**What is expected:** Write out the lines below again, replacing "crop field" with "hay field" wherever it occurs and leaving all other text unchanged.

● ● ●

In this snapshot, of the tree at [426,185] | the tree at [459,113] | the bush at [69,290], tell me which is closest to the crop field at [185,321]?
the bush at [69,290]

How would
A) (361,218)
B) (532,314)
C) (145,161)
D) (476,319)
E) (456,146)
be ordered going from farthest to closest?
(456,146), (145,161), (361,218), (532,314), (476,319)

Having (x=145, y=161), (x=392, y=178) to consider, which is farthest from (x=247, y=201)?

● ● ●

**Result:**
In this snapshot, of the tree at [426,185] | the tree at [459,113] | the bush at [69,290], tell me which is closest to the hay field at [185,321]?
the bush at [69,290]

How would
A) (361,218)
B) (532,314)
C) (145,161)
D) (476,319)
E) (456,146)
be ordered going from farthest to closest?
(456,146), (145,161), (361,218), (532,314), (476,319)

Having (x=145, y=161), (x=392, y=178) to consider, which is farthest from (x=247, y=201)?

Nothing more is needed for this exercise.